Third International Conference on Advances In Economics, Social Science and Human Behaviour Study - ESSHBS 2015
Author(s) : M. RAGY DARWISH , SAMI N. KHAIRALLAH
One of the major daily challenging questions is how to manage the water resources around the globe? Currently, thirty-one countries face water stress and scarcity and over a billion people lack adequate access to clean drinking water. Crucial actions and serious measures should be taken in order to adjust or at least put back on track the deteriorating water resources conditions around the world. One way to enhance water usage is through the implementation of effective and efficient water pricing mechanisms that would lead to better water allocation policies and thus higher water use efficiency. The objective of this study is to assess the impact of applying different water pricing rates on the optimal cropping patterns and water productivity. Linear programming models were built and solved using LINDO software with a multitude of scenarios and sub-scenarios incorporating various constrains such as additional water provision and budget limitations. The study area includes the 700 irrigable dunums of the Agricultural Research and Education Center (AREC) of the American University of Beirut (AUB) in the Beqaa’ valley of Lebanon. Subscenarios including additional water supply in dry months and budget constraints were developed to test for higher sensitivity responses.

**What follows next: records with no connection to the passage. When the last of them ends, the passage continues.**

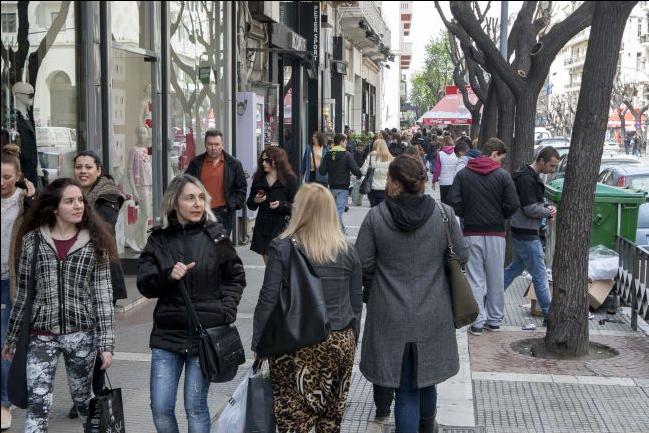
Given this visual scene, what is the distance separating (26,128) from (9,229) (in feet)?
10.1

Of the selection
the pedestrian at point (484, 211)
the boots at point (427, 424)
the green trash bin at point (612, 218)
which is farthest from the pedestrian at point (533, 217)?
the boots at point (427, 424)

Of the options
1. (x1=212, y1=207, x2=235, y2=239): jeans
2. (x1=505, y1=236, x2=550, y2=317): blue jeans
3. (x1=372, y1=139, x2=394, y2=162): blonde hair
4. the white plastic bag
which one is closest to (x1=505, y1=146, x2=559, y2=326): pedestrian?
(x1=505, y1=236, x2=550, y2=317): blue jeans

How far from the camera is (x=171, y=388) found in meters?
4.63

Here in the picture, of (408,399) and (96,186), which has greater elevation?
(96,186)

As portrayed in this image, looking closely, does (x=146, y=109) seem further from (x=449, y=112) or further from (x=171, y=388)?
(x=449, y=112)

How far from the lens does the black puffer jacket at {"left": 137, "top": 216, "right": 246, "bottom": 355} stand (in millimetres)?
4543

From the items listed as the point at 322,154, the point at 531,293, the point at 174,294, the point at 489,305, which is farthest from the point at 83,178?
Answer: the point at 322,154

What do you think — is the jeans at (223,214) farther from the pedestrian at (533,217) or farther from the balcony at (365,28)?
the balcony at (365,28)

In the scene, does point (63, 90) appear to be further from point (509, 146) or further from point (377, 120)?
point (377, 120)

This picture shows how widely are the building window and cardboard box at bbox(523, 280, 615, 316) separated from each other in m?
5.66

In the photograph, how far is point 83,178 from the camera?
6.54 metres

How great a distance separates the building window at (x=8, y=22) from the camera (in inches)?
316

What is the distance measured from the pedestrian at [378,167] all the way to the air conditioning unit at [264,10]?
3809 millimetres

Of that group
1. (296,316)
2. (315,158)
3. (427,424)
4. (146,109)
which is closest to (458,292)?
(427,424)
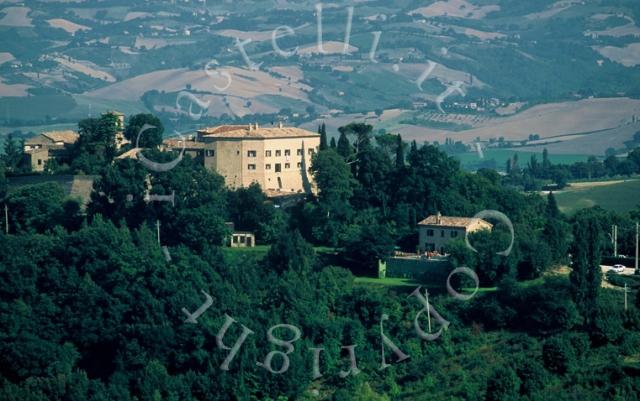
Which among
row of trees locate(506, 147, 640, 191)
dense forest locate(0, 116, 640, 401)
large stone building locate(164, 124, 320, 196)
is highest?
large stone building locate(164, 124, 320, 196)

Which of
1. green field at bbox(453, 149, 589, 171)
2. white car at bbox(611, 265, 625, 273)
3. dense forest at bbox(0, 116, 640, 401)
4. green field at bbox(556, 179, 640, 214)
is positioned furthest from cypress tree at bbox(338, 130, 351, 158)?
green field at bbox(453, 149, 589, 171)

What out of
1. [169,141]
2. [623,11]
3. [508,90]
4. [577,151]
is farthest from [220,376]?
[623,11]

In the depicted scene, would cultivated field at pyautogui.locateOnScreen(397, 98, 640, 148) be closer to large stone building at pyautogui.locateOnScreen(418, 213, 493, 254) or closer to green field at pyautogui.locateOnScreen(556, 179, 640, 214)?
green field at pyautogui.locateOnScreen(556, 179, 640, 214)

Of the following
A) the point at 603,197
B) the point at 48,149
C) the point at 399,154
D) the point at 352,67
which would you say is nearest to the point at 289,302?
the point at 399,154

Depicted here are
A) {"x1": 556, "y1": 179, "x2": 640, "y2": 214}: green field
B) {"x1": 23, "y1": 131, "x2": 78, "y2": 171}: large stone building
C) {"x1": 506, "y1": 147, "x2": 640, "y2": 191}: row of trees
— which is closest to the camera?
{"x1": 23, "y1": 131, "x2": 78, "y2": 171}: large stone building

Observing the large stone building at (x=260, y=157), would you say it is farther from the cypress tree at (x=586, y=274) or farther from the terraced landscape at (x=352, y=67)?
the terraced landscape at (x=352, y=67)

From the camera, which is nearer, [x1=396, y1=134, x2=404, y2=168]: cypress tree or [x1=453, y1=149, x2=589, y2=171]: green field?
[x1=396, y1=134, x2=404, y2=168]: cypress tree

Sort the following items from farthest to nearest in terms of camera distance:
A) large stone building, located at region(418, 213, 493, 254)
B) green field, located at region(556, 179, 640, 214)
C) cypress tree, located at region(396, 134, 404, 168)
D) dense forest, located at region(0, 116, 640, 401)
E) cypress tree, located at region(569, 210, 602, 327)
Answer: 1. green field, located at region(556, 179, 640, 214)
2. cypress tree, located at region(396, 134, 404, 168)
3. large stone building, located at region(418, 213, 493, 254)
4. cypress tree, located at region(569, 210, 602, 327)
5. dense forest, located at region(0, 116, 640, 401)

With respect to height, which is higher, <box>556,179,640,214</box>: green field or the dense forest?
<box>556,179,640,214</box>: green field
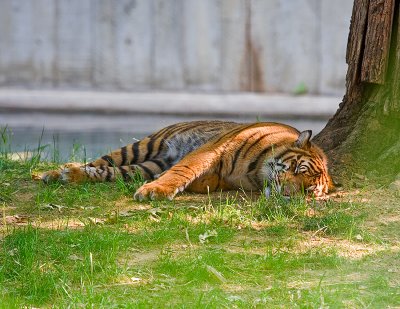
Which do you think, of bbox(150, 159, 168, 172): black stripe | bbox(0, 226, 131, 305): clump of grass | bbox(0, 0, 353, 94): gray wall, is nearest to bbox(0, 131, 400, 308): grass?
bbox(0, 226, 131, 305): clump of grass

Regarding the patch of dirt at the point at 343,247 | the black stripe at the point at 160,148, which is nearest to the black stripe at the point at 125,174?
the black stripe at the point at 160,148

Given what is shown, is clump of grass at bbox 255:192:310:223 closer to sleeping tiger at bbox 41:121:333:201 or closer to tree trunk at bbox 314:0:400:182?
sleeping tiger at bbox 41:121:333:201

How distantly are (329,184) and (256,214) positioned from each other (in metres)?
0.74

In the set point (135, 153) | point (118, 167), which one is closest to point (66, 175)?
point (118, 167)

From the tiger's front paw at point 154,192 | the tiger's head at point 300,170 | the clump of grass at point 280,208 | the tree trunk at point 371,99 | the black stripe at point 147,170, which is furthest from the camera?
the black stripe at point 147,170

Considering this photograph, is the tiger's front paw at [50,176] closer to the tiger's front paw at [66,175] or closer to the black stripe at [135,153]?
the tiger's front paw at [66,175]

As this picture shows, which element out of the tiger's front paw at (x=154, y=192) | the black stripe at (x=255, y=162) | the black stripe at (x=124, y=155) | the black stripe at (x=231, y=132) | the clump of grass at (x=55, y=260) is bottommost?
the clump of grass at (x=55, y=260)

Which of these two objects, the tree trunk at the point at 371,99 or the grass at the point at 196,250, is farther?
the tree trunk at the point at 371,99

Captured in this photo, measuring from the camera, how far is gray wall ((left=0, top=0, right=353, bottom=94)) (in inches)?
347

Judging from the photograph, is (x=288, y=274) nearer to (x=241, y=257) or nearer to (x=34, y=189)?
(x=241, y=257)

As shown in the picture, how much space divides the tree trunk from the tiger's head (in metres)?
0.27

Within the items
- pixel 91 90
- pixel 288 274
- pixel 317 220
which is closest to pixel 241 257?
pixel 288 274

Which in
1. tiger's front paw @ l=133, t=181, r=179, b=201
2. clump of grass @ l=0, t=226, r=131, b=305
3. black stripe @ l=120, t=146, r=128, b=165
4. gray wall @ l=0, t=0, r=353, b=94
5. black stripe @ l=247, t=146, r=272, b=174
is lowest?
clump of grass @ l=0, t=226, r=131, b=305

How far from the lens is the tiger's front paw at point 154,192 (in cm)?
555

Sets replicating the cropping pattern applied in AREC returned inferior results (i.e., lower net profit and crop water productivity values) when compared with other set that includes newly suggested crops. The net profits and water productivity were further increased under scenarios with additional water supply (i.e., Supplementary Irrigation). Reducing the budget constraints by almost 50% had no impacts on the cropping patterns for either set of scenarios, implying that water availability is more of binding constraint in our case that cash availability. Scenarios with a wider set of crops resulted in higher water productivity and net profit levels. The study developed models and the results of this study could serve as effective guiding tools in helping the decision makers to take optimal choices with respect to the use of the available water resources, once relevant data are incorporated.